Kinect Makes Contact
The big news a decade ago was the launch of Microsoft's Kinect, which quickly sold 2.5 million units and helped extend the Xbox 360's life by a few years, even if the actual gameplay experiences weren't quite great yet.
The Kinect was launching on an Xbox 360 already past its prime. Despite that, it was generating buzz and rejuvenating the platform in a way I haven't seen a peripheral manage before or since.
For all the shade former Microsoft gaming head Don Mattrick gets for the botched handling of the Xbox One, Kinect launched on his watch as well, and it went spectacularly. It certainly wasn't without flaws, but the peripheral absolutely hit the audience it was targeting and helped drag a few more years of life out of the Xbox 360.
Good Call, Bad Call
BAD CALL: Facebook CEO Mark Zuckerberg insisted that game developers that built their business on Facebook like Zynga, CrowdStar, PlayFish and Playdom would continue to favor the social network even though it had changed the rules on them to make it harder to get new players and was forcing them to switch to its relatively short-lived Facebook Credits scheme for player payments.

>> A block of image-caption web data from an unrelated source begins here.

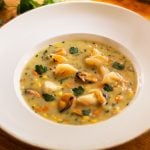 Seafood Chowder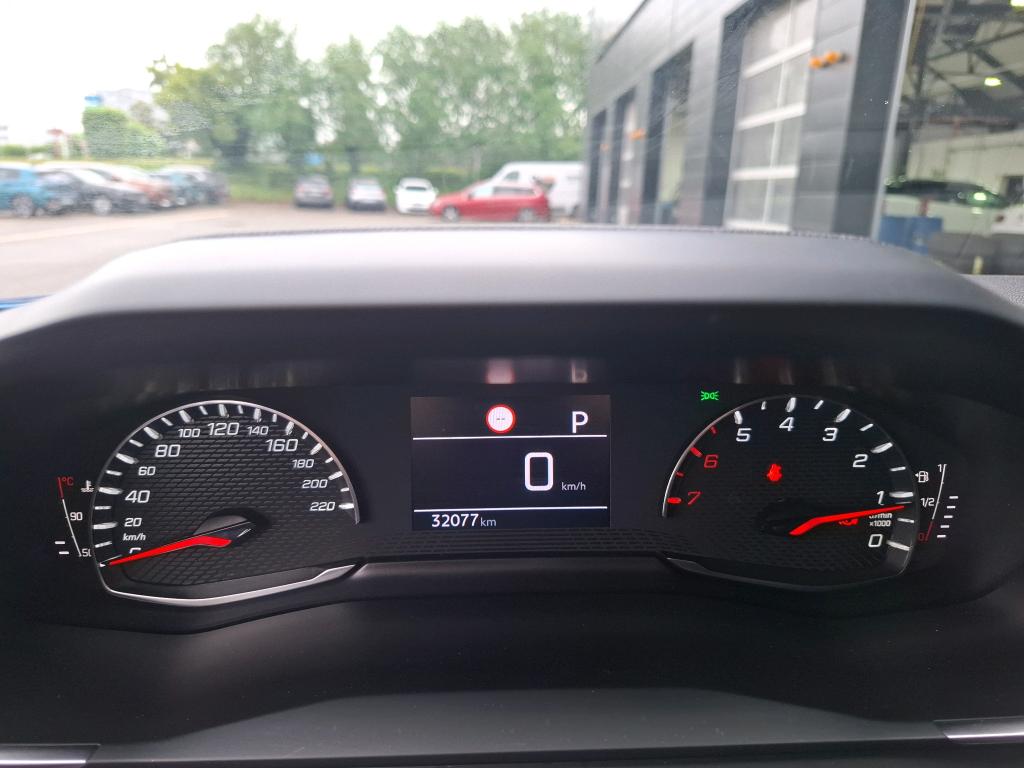 Peugeot 2008 PureTech 130 S&S EAT8 Style 2022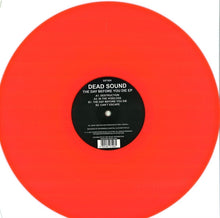 Load image into Gallery viewer, Dead Sound : The Day Before You Die EP (12", EP, Ora)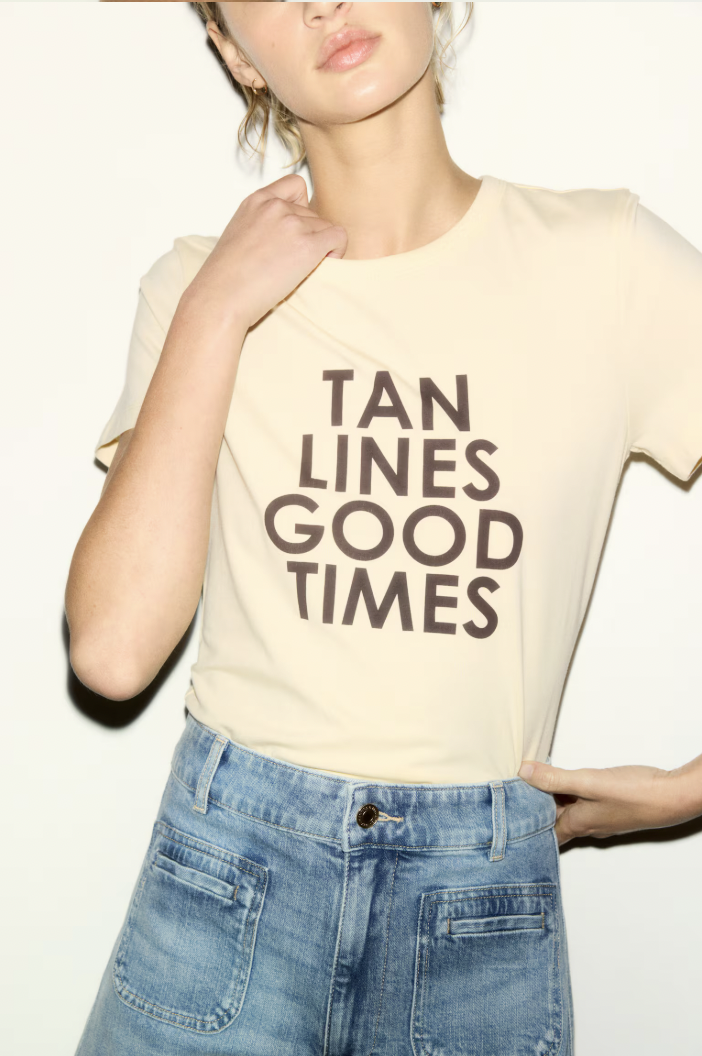  H&M  
Good Tan Lines T-Shirt 
9,99 €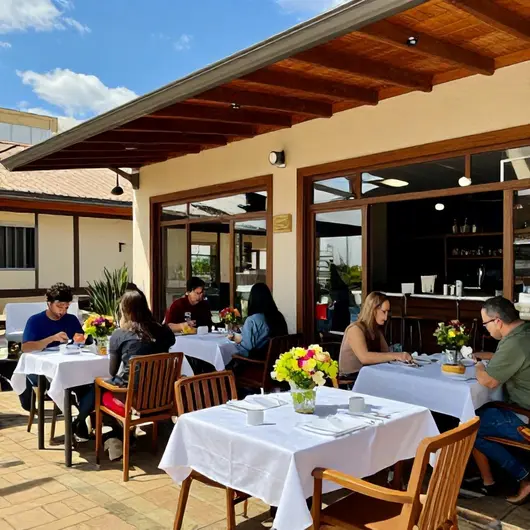 Olegário Gastrobar: Um Sabor Inesquecível em Contagem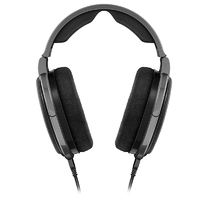 森海塞尔 HD650 耳罩式头戴式有线耳机 黑色
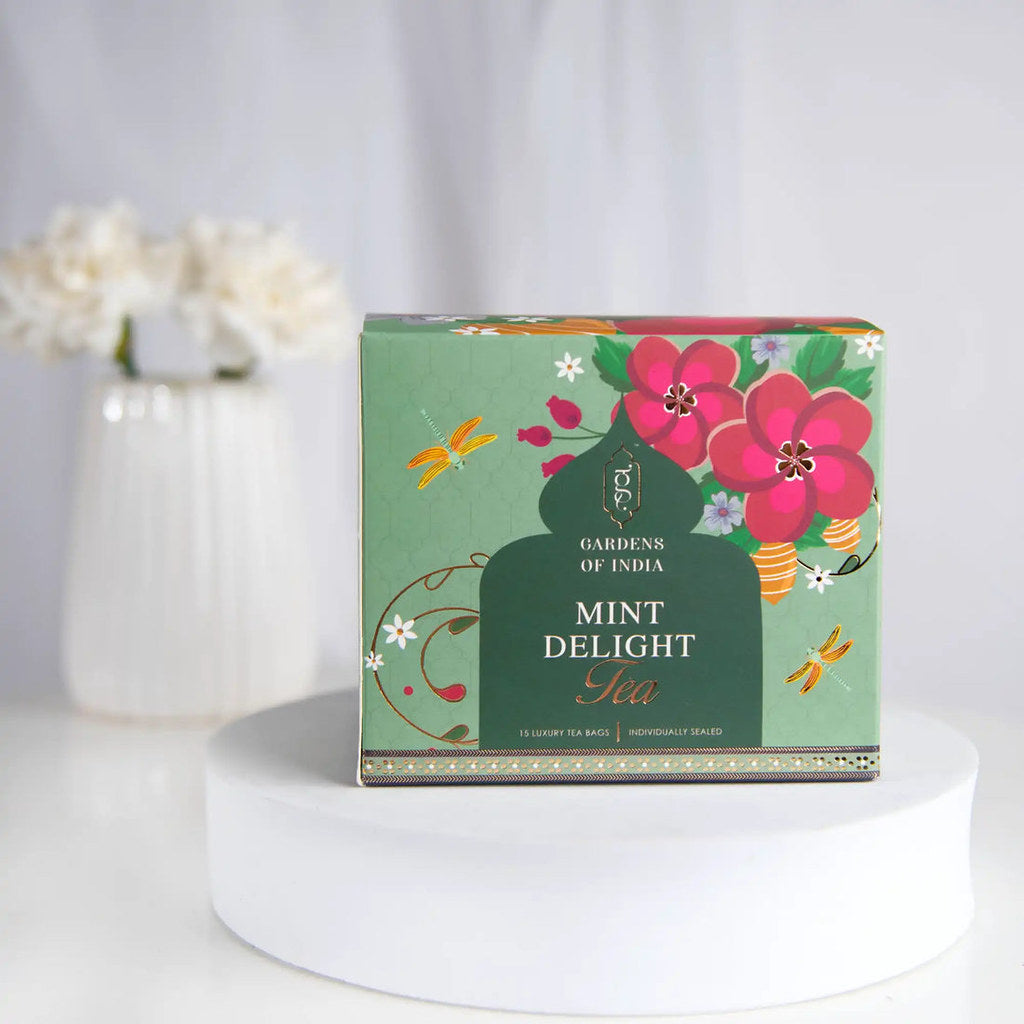 Mint Delight Tea image TB15
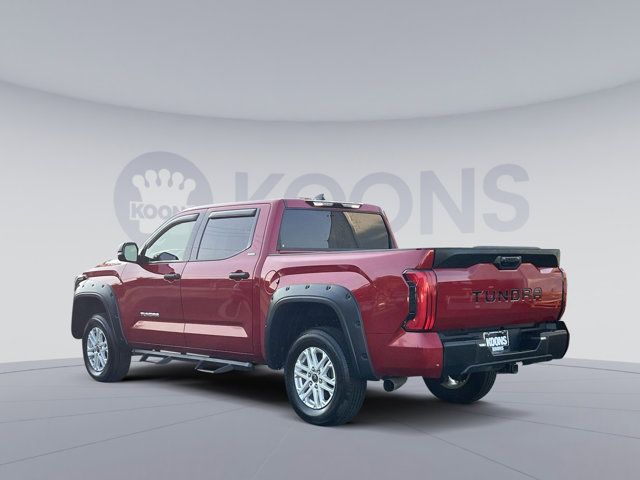 2022 Toyota Tundra SR5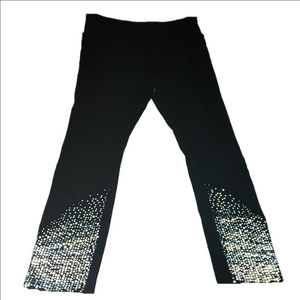 #1206 Lululemon leggings size 4 b728.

CrowdStar shifted toward mobile development soon after and stopped making Facebook games entirely in 2012.
As for Playfish and Playdom, they had likewise already started to expand their footprint beyond Facebook prior to Zuckerberg's comments, but their continued favoring of Facebook stopped being a question when their parent companies shut them down in 2013 and 2014 (or 2016, if you're going by the demise of the last Playdom game), respectively.
GOOD CALL: Playdom executive Paul LaFontaine says it's "premature to declare a victory for Facebook in social-mobile at this time," noting that mobile platforms and markets like China meant there was plenty of opportunity for social or mobile developers to find their fortune outside of Zuckerberg's empire.
BAD CALL: After 38 Studios moved to Providence, Rhode Island for $75 million in loan guarantees, company founder Curt Schilling had a bold prediction for the future.
"Four to five to six years from now, we're going to be looking back on this, and I know that 38 Studios will be one of the companies that will push and incentivize the Providence business community to become a national and global force," he said. "This business and this company is on a trajectory to be a multibillion-dollar business and company, and a multibillion-dollar industry in Providence. And that's world-changing."
In short, this did not happen.
In slightly more detail, 38 Studios was closer to a national and global farce than a national and global force. Its collapse less than two years later was a cautionary tale of poor management with a callous disregard for the consequences of their actions that stands out even in an industry full of such stories. As of last December, even Rhode Island itself was still very much not over it.